Table 6 Layout of core displacement experiments

3 Low-Salinity Flooding Results

In this section, we will present the coreflooding results. For the sake of brevity, we will not present all studied cases in which we used another core and showed consistent results with those presented here.

3.1 Experiment 1 (FW-dFW0.1)

Core C1 was flooded with formation brine (FW) at the rate of 1 ft/day at \(70\,^{\circ }\hbox {C}\). The oil production after injection of 4PV formation brine was stabilized, yielding about 50 % OOIP recovery. When switched to low-salinity water (dFW 0.1), the recovery increased by 4.3 % of OOIP. The pressure drop across the core and recovery were monitored continuously. Figure 2 shows the oil recovery profiles, variation in the differential pressure, and pH of the effluent versus the pore volume injected.

Fig. 2
figure 2

Oil recovery, effluent pH and pressure drop versus pore volume injected in FW \(\rightarrow \) dFW0.1 flooding (core C1)

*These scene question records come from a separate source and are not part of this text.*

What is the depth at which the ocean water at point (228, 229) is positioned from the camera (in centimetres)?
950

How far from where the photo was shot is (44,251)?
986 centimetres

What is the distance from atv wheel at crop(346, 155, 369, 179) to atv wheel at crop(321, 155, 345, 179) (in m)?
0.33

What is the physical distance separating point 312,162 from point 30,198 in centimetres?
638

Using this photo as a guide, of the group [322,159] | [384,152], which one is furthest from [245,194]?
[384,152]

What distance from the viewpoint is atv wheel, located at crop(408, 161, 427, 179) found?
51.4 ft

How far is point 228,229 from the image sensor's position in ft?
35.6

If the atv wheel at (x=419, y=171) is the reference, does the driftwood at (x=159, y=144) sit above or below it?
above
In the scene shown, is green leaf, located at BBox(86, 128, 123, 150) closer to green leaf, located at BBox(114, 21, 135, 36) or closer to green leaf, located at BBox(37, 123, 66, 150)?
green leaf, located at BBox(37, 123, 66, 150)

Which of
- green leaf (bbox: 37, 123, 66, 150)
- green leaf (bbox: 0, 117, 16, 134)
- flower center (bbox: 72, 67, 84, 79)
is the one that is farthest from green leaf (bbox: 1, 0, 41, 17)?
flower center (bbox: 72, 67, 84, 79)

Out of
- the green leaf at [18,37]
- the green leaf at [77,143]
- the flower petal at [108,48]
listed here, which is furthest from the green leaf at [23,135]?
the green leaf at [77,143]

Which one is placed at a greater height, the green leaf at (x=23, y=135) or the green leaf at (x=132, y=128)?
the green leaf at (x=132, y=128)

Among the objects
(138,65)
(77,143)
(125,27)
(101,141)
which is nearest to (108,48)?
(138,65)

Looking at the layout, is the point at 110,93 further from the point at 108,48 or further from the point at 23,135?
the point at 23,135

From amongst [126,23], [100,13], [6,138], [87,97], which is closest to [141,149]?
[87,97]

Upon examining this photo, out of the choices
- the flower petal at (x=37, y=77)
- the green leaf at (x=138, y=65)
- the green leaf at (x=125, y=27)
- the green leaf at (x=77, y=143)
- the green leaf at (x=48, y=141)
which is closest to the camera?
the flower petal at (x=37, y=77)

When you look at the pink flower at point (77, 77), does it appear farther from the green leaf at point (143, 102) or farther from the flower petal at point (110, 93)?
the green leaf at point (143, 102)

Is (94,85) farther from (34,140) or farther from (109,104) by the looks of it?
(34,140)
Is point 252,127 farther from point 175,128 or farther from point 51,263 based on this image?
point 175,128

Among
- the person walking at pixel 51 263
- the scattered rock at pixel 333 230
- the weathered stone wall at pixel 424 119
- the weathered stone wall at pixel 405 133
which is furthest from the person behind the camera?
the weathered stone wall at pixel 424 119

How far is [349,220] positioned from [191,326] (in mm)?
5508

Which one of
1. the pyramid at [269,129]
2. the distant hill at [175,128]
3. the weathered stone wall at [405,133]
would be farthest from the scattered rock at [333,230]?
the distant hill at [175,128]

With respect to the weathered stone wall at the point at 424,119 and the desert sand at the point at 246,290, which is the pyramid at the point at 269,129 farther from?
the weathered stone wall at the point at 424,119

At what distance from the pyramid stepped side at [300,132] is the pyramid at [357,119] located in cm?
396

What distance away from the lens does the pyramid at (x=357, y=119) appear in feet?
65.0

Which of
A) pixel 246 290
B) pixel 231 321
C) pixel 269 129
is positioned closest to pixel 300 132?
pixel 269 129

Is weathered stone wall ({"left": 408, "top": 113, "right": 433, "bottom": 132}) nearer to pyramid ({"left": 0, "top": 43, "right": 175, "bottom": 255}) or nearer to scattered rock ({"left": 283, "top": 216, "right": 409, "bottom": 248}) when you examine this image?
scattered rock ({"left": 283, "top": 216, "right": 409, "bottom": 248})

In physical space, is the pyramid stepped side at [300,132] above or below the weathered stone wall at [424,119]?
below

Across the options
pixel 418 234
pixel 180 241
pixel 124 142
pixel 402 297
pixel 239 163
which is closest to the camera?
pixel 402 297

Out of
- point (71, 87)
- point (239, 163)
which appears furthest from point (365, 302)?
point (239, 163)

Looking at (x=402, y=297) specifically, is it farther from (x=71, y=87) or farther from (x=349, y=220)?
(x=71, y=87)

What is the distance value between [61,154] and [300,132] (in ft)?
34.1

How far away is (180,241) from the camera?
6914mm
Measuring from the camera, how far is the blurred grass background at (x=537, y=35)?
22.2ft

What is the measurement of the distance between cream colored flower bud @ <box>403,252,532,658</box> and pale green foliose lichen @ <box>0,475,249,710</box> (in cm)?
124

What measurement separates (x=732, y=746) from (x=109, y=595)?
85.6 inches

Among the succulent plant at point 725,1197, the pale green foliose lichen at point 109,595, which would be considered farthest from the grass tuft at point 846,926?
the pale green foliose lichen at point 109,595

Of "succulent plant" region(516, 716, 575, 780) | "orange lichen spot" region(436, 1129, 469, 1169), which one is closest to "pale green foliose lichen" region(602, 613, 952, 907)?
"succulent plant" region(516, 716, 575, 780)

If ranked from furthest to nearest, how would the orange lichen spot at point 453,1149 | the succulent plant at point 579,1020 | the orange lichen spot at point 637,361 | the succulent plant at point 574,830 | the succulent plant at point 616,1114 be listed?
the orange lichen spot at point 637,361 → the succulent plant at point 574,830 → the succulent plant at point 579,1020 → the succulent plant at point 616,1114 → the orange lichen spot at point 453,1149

3.2 Experiment 2 (FW-dFW0.01)

Similar to experiment 1, core C2 was initially flooded with formation brine (FW) and the oil recovery of 49 % of OOIP was achieved after 4 PVs (consistent with C1). The core was then flooded with dFW0.01 brine, which resulted in 9 % OOIP additional recovery. The results are shown in Fig. 3. Considering the test conditions to be the same as in experiment 1, the additional production highlights the effect of brine salinity reduction on the oil recovery. The oil recovery with dFW0.01 was almost doubled compared to dFW0.1.

Fig. 3
figure 3

Oil recovery, effluent pH, and pressure drop versus pore volume injected in FW \(\rightarrow \) dFW0.01 flooding (core C2)

3.3 Experiment 3 (FW-dFW0.01 with crude type B)

To investigate sensitivity of the effect to types of crude oil, core C5 saturated and aged with another crude B. This crude oil has lower acid number (three times lower) than crude A and different physical properties. FW injection in secondary recovery mode resulted in 51.5 % OOIP recovery and, after switching to dFW0.01, 5.6 % more oil recovered in tertiary recovery mode. Oil recovery, pressure drop, and pH of effluent water are shown in Fig. 4.

Fig. 4
figure 4

Oil recovery, water effluent pH, and pressure drop evolution during FW \(\rightarrow \) dFW0.01 injection into core C5 saturated with oil B

3.4 Experiment 4 (FW-dFW0.01 + Surf.)

Core C3 was flooded with successive injection of formation brine and then low-salinity brine plus surfactant (dFW 0.01 + 1 wt% SDS). During formation brine injection, the oil recovery and pressure stabilized at 4 PVs, and a recovery factor of 51 % OOIP was achieved. Switching to surfactant-improved low-salinity water resulted in 22 % additional oil recovery. The ultimate oil recovery at the plateau was 73 % OOIP. The results are shown in Fig. 5.

Fig. 5
figure 5

Oil recovery, effluent pH, and pressure drop versus pore volume injected in FW \(\rightarrow \) dFW0.01 + Surf. flooding (core C3)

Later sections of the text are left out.